The exercise
Reproduce verbatim the lines of the material from the line containing "How far is the" through the end of the material, inclusive, and omit the pictures from your answer.

Data for this task
* * * * * * * * *

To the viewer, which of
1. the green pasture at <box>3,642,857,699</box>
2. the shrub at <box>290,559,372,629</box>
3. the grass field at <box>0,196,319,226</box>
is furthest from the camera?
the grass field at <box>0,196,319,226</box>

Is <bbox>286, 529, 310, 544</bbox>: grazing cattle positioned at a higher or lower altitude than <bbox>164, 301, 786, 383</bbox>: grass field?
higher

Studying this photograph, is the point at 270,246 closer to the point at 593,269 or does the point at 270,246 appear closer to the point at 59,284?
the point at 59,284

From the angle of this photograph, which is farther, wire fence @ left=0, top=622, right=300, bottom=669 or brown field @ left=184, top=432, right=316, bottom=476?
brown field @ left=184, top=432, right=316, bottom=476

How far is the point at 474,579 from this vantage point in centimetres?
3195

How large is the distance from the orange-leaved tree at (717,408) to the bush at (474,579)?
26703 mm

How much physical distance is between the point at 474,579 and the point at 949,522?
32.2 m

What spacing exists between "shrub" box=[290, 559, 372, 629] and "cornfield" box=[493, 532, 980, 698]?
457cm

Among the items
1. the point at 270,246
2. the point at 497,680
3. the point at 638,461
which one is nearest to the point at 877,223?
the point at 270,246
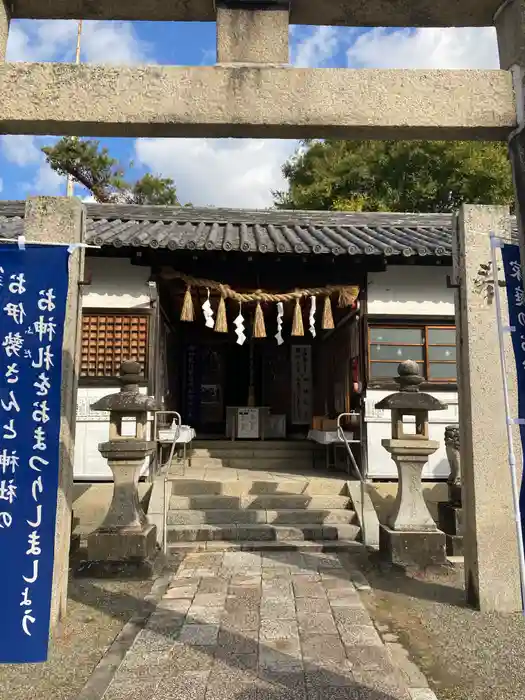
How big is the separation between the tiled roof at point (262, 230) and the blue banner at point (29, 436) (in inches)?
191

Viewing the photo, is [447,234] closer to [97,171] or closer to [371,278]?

* * * * * * * * *

Exercise result
How far is the point at 474,579 from this vantage point in centimetres?
3195

How large is the distance from the orange-leaved tree at (717,408) to the bush at (474,579)?
26703 mm

How much physical distance is between the point at 474,579 and the point at 949,522?
32.2 m

What spacing exists between "shrub" box=[290, 559, 372, 629] and "cornfield" box=[493, 532, 980, 698]?
457cm

Among the items
1. the point at 270,246
2. the point at 497,680
3. the point at 638,461
which one is nearest to the point at 877,223?
the point at 270,246
How big is the separation between the tiled roof at point (262, 230) and the blue banner at point (29, 436) (in inches)?
191

Viewing the photo, is [447,234] closer to [97,171] or closer to [371,278]?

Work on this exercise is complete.